# GIVEN INFORMATION
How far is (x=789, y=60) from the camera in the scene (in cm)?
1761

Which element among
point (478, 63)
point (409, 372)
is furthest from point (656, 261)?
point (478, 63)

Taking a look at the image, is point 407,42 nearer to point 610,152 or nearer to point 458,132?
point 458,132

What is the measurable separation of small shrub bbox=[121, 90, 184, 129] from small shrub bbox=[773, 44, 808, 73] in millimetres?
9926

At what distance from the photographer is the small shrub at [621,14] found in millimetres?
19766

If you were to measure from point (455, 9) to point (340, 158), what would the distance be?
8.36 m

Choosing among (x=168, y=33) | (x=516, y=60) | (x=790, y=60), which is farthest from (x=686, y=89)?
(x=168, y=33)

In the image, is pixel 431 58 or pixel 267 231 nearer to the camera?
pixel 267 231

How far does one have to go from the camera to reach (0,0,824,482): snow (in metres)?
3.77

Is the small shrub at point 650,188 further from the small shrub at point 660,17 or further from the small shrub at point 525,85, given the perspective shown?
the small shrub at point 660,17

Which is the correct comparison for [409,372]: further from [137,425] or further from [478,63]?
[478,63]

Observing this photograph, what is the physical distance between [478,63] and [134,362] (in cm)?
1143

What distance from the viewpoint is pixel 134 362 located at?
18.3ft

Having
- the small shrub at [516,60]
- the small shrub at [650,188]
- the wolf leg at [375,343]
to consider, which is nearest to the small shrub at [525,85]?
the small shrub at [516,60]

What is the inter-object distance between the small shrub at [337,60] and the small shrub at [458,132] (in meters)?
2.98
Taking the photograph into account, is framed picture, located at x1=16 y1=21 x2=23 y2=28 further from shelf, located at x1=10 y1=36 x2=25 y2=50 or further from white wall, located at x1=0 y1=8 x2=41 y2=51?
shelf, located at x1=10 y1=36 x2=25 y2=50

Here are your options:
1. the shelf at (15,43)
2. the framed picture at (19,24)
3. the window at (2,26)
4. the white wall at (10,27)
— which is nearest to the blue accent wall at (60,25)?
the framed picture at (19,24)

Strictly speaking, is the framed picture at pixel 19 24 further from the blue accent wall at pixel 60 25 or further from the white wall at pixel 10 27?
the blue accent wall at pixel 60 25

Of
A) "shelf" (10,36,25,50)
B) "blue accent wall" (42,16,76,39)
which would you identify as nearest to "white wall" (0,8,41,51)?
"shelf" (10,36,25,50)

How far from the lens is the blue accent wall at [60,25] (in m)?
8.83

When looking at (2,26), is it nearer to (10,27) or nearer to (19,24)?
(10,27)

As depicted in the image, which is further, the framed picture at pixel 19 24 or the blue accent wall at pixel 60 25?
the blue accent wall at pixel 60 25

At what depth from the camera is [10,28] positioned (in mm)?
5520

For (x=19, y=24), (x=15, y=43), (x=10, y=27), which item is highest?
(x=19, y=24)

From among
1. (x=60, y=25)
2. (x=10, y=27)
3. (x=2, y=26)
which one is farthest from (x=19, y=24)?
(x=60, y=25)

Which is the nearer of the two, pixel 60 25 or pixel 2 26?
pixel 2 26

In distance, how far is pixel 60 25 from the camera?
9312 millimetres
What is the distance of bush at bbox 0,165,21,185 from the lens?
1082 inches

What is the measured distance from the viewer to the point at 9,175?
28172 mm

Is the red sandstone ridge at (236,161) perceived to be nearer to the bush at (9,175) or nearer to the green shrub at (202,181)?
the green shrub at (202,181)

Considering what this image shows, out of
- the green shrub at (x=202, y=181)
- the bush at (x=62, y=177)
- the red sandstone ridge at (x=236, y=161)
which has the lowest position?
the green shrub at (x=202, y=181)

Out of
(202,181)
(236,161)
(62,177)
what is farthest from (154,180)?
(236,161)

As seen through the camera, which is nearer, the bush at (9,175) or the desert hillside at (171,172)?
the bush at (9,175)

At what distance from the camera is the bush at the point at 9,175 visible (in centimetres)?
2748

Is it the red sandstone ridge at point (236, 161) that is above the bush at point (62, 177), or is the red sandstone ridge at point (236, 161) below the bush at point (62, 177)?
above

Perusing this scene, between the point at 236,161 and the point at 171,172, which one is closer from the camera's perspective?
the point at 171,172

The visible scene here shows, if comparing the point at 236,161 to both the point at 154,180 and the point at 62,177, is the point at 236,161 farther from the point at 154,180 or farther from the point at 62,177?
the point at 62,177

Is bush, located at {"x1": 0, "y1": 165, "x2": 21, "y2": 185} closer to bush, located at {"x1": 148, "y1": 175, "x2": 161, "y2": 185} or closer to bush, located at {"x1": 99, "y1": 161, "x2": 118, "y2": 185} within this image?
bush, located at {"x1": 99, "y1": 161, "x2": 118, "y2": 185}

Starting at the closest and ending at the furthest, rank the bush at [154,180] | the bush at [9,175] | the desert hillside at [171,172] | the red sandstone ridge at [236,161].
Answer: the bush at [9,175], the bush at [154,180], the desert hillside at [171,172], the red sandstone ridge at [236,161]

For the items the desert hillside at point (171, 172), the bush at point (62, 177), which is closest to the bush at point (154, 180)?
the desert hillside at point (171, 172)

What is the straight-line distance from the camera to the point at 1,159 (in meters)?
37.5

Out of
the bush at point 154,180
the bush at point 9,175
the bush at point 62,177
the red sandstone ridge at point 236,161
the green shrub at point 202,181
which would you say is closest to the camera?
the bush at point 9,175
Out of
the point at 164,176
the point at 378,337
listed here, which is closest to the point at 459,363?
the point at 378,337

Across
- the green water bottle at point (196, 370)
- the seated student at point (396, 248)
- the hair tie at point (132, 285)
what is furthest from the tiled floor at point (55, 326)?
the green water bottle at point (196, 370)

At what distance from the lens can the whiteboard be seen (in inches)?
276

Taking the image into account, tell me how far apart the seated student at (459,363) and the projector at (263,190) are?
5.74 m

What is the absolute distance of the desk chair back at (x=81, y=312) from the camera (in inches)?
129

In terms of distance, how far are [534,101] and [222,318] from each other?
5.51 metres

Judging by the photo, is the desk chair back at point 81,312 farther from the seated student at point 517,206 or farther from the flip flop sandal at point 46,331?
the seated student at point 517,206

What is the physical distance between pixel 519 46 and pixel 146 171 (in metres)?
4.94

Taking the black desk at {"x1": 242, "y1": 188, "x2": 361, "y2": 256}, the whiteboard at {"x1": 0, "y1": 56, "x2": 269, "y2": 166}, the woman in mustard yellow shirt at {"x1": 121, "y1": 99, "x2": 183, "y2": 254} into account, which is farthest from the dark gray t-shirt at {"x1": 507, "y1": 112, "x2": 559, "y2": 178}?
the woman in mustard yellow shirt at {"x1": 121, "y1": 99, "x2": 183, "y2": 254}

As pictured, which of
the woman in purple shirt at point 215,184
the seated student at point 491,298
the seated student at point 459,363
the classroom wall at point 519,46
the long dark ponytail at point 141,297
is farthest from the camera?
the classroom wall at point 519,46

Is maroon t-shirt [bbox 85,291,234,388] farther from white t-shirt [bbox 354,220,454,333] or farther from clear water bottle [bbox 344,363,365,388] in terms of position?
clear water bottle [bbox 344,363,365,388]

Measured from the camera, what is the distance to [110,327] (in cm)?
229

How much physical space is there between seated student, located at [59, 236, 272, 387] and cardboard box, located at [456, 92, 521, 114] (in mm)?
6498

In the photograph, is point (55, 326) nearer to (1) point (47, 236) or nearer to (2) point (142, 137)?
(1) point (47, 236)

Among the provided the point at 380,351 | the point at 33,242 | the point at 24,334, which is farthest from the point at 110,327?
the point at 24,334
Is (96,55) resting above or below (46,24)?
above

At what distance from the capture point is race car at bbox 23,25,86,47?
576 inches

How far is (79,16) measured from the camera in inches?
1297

# PROBLEM DETAILS
Can you render everything from the item containing "Is (96,55) resting above or below (46,24)?" down through the last item as a two-column CSV with the headers item and answer, one row per item, and each value in its own quoted field with line breaks turned into spaces?

# ANSWER TO THE PROBLEM
item,answer
"Is (96,55) resting above or below (46,24)?","above"
"At what distance from the capture point is race car at bbox 23,25,86,47?","576 inches"
"How far is (79,16) measured from the camera in inches?","1297"